Web page caption snippets

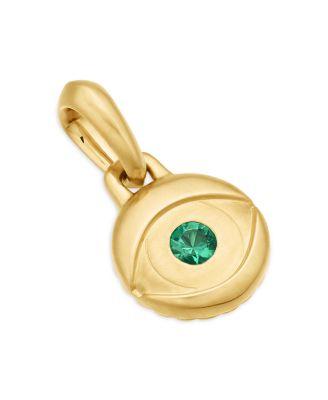 Men's 18K Yellow Gold Blue Evil Eye Amulet Pendant by DAVID YURMAN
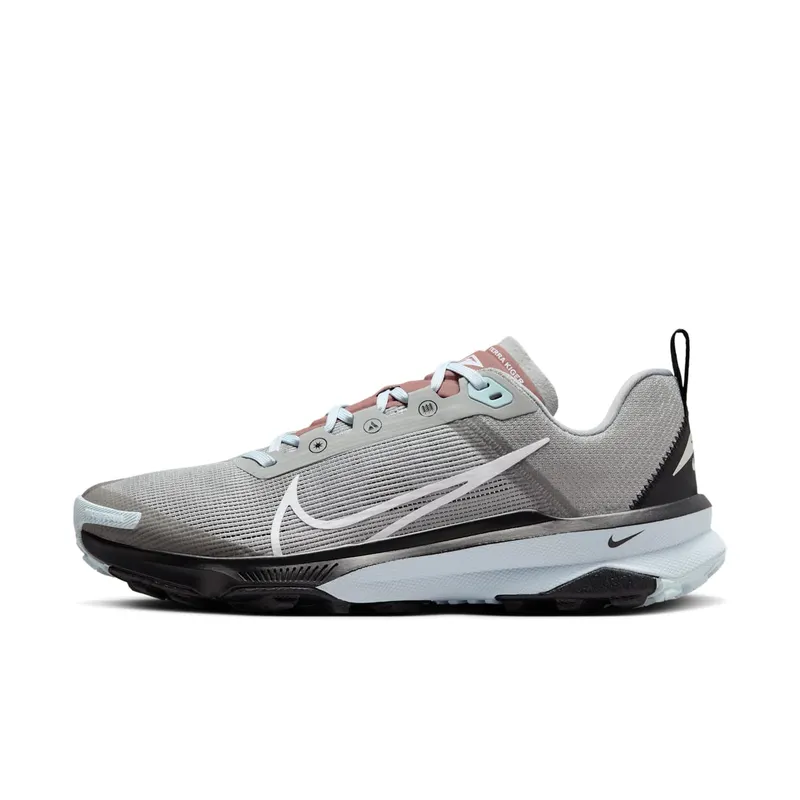 Nike React Terra Kiger 9 Light Smoke Grey Black Glacier Blue White | DR2694-005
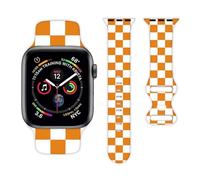 Compatible with Apple watch bands 38mm 40mm 41mm 42mm 44mm 45mm 49mm, silicone sport gift for iwatch series 10 9 8 7 6 5 4 3 2 1 SE, Yellow, 42mm/49mm, Classic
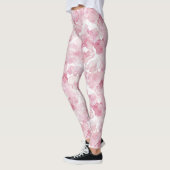 Chic Pink Abstrakt Leggings (Links)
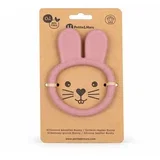 silikonska grickalica za zube Bunny 0 m+, Dusty Rose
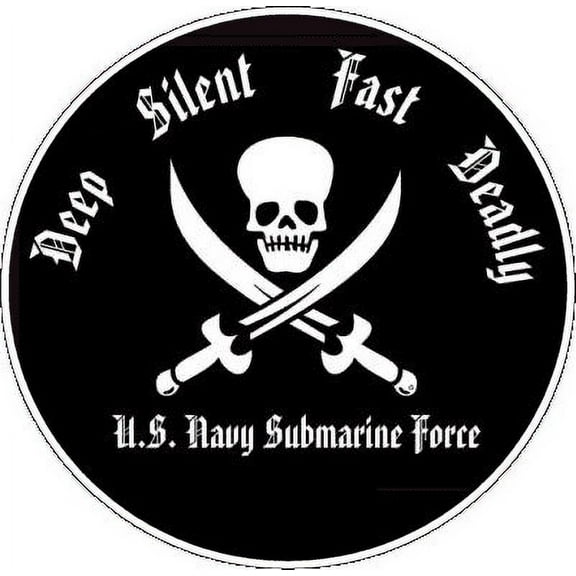 3.8 Inch Deep, Silent, Fast, Deadly Decal Sticker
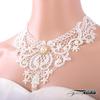 Collana Choker in Pizzo Perla Bianca - Elegante Catena Clavicolare di Alta Gamma per Donna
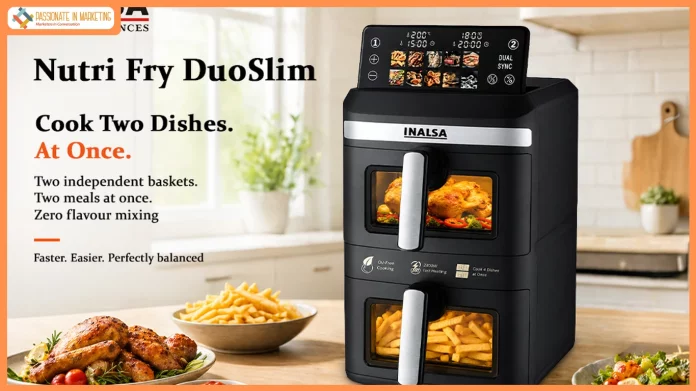INALSA expands kitchen appliance portfolio with Nutri Fry DuoSlim Air Fryer under ₹14,000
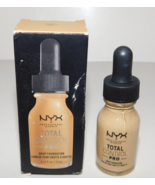 NYX Total Control Pro Drop Foundation Buff 0.43fl OZ New - £13.36 GBP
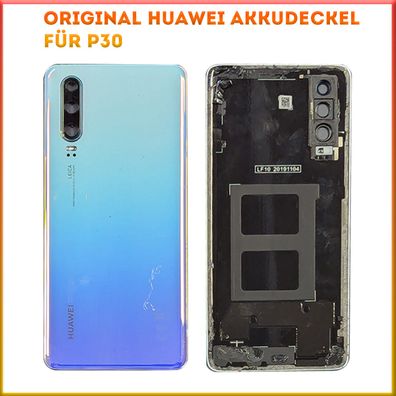 Original Huawei Backcover P30 Akkudeckel inkl. Kameraglas Crystal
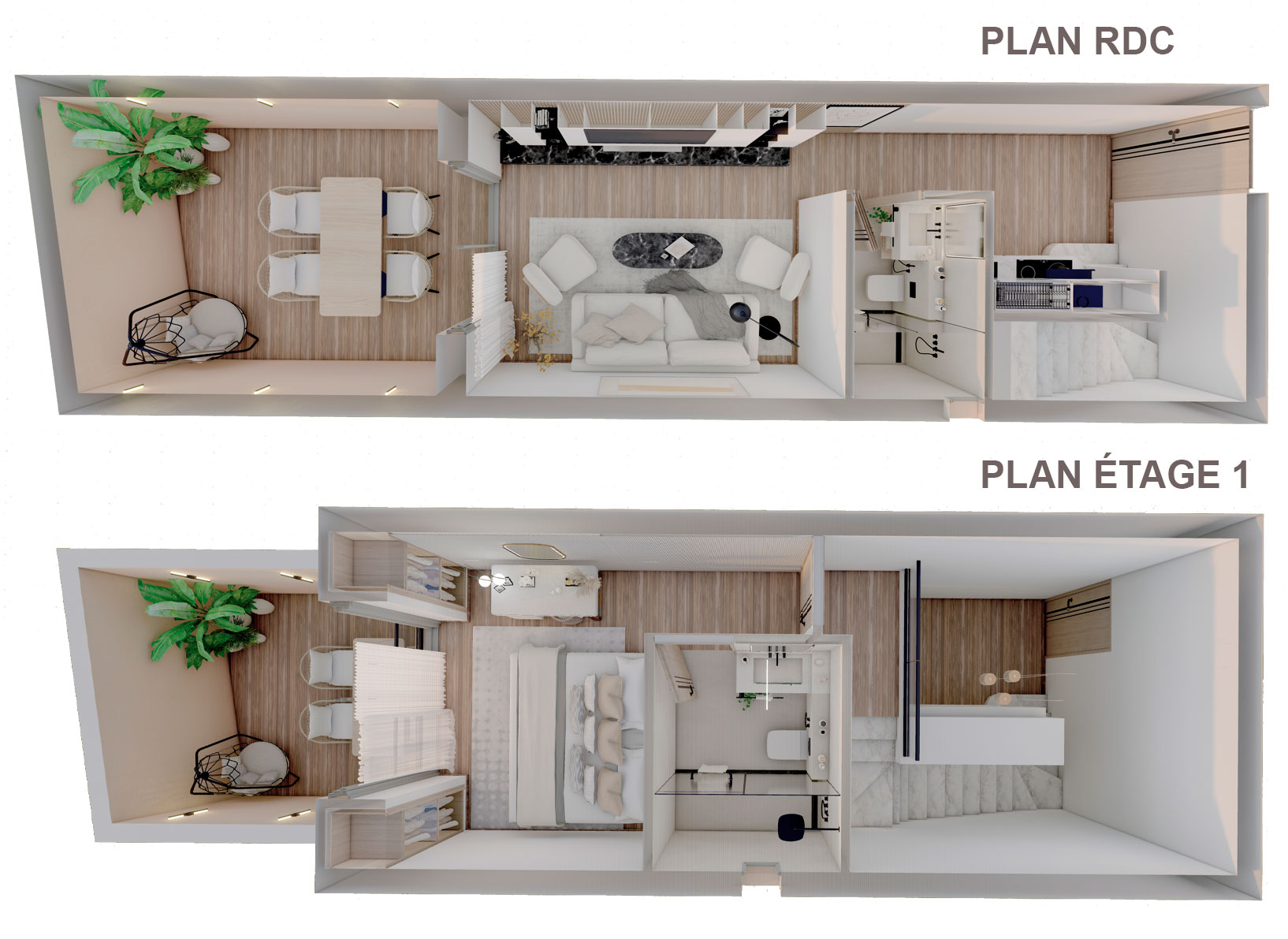 Duplex Immobilier Marrakech Résidence Rimal<br />
Plan de masse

## ABOUT THIS TASK:
For this answer, return word for word the lines from the first line of the records through the line containing "Chic Pink Abstrakt Leggings (Links)". Omit the pictures.

## SOLUTION:
 Men's 18K Yellow Gold Blue Evil Eye Amulet Pendant by DAVID YURMAN
 Nike React Terra Kiger 9 Light Smoke Grey Black Glacier Blue White | DR2694-005
 Compatible with Apple watch bands 38mm 40mm 41mm 42mm 44mm 45mm 49mm, silicone sport gift for iwatch series 10 9 8 7 6 5 4 3 2 1 SE, Yellow, 42mm/49mm, Classic
 Chic Pink Abstrakt Leggings (Links)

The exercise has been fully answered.